Assembling thermal circuits

The workflow for thermal analysis by using dm4bem module is presented in Figure 1:

• Model:

  • given data on walls (type and data on surfaces), thermal circuits and the assembling lists or matrix;

  • obtain the matrices and vectors of the thermal circuit \(A, G, C, b, f, y\):

    • convert a folder containing the files characterizing the building into a disassambled thermal circuit (function bldg2TCd());

    • assemble the thermal circuits (functions assemble_TCd_matrix() and assemble_lists2matrix());

  • transform the thermal circuit into state-space representation \(A_s, B_s, C_s, D_s, u_s\) (function tc2ss()).

• Inputs:

  • given the Typical Meteorological Years (TMY) in EnergyPlus format .epw;

  • read weather data: outdoor temperature, \(T_o,\) and solar radiation (direct, \(E_{dir},\) and diffuse, \(E_{diff}\)) with function read_epw() and calculate the solar radiation on tilted surfaces with function sol_rad_tilt_surf();

  • determine the weather sources outdoor temperarure, \(T_o,\) and solar radiation absorbed by the outdoor wall, \(\Phi_o,\) the indoor wall, \(\Phi_o,\) and the glass, \(\Phi_a.\)

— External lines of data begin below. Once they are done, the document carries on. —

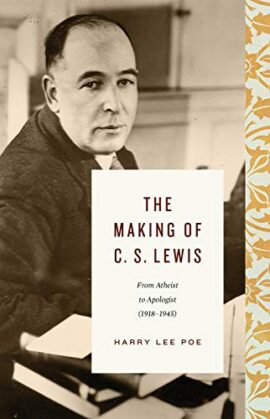 The Making of C. S. Lewis (1918–1945): From Atheist to Apologist
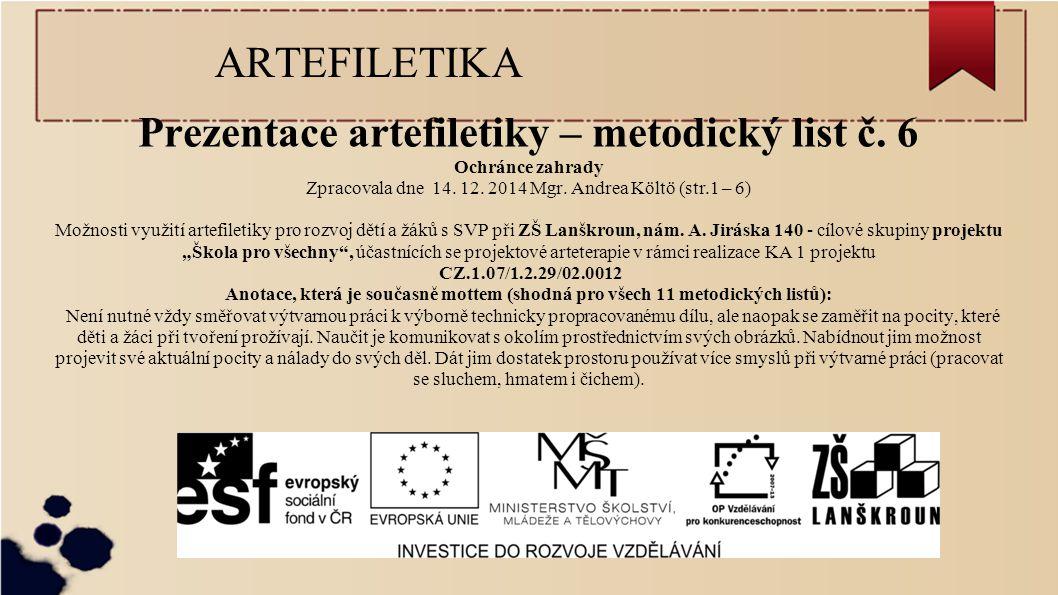 ARTEFILETIKA Prezentace artefiletiky – metodický list č. 6 Ochránce zahrady Zpracovala dne 14. 12. 2014 Mgr. Andrea Költö (str.1 – 6) Možnosti využití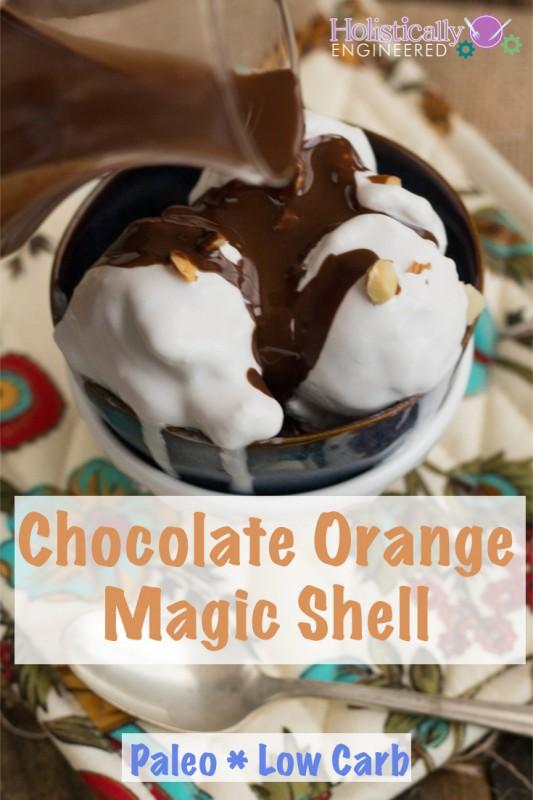 Chocolate Orange Magic Shell #Paleo #lowcarb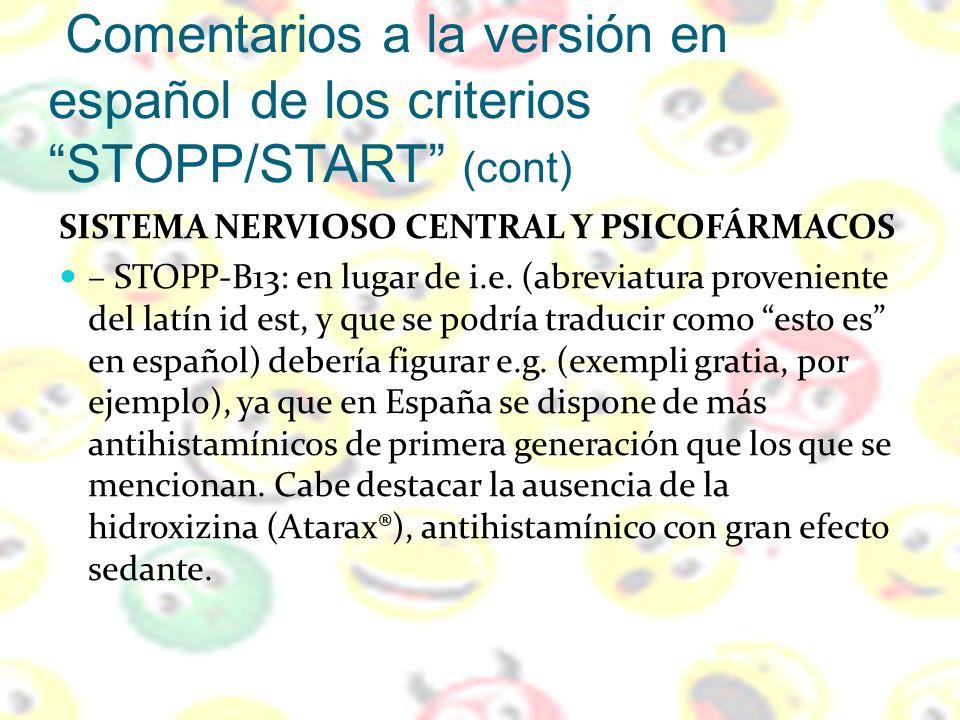 Comentarios a la versión en español de los criterios STOPP/START (cont) SISTEMA NERVIOSO CENTRAL Y PSICOFÁRMACOS – STOPP-B13: en lugar de i.e. (abrevi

  • define the other inputs, such as indoor temperature set points, \(T_{i,sp},\) auxiliary flow-rates, \(\dot Q_a.\)

• Simulation:

  • prepare the inputs from input description of the state-space, \(u_s,\) and the input data set with function inputs_in_time();

  • integrate in time by using Euler explicit and/or implicit methods.

Figure 1. Workflow for building simulation by using dm4bem module (see an example).